Presidente, il quadro che lei va dipingendo giustifica un ripensamento della sua scelta strategica di allinearsi con Washington?" Se vogliamo parlare di strategie, il fatto è che l'America adotta l'approccio empirico del "trial and error". Io invece ho una strategia, ed è guidata dai nostri interessi. Il mio rapporto con gli Stati Uniti passa attraverso questa lente".
E che aspetto ha il suo mondo, visto attraverso quella lente?" Vedo un cambiamento epocale, non solo in Medio Oriente: Paesi, come
anche Cina e Brasile, che non aspettano più che sia l'America ad assegnare le parti. Quanto alla nostra regione, vedo quel che molti non vogliono cogliere: la nascita di un'alleanza dettata da interessi comuni; di uno spazio nel quale coincidono politica, interessi e infrastrutture. È una nuova mappa saldata anche da una contiguità territoriale. Su questa si muovono potenze regionali ed emergenti". Quali? "La Siria, l'Iran, la Turchia. Ma anche la Russia. Sono tutti Paesi che stanno collegandosi l'un l'altro, anche fisicamente, attraverso gasdotti e oleodotti, ferrovie, reti stradali, sistemi per la conduzione dell'energia elettrica. Un unico, grande perimetro unisce cinque mari: il Mediterraneo, il Mar Caspio, il Mar Nero, il Golfo Arabo e il Mar Rosso. Stiamo parlando del centro del mondo. Da Sud a Nord, da Est a Ovest, chiunque si muova, deve percorrere questa regione. Ecco perché è stata flagellata da guerre per"migliaia di anni". Quindi ora in Medio Oriente bisognerà fare i conti con una triplice alleanza: Siria, Iran e Turchia?
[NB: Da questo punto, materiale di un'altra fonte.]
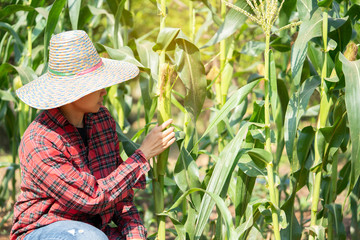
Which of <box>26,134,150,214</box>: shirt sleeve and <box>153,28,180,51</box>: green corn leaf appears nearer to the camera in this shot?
<box>26,134,150,214</box>: shirt sleeve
"Esatto. Tra di noi, Paesi confinanti, debbono esserci buoni rapporti. Ce lo insegna il passato: a cosa sono serviti, infatti, 80 anni di conflitti con la Turchia? A niente. E invece, guardate i risultati: senza l'intesa fra Siria, Iran e Turchia, quale sarebbe oggi la situazione in Iraq, e più in generale nella regione? Molto peggiore, ve lo assicuro".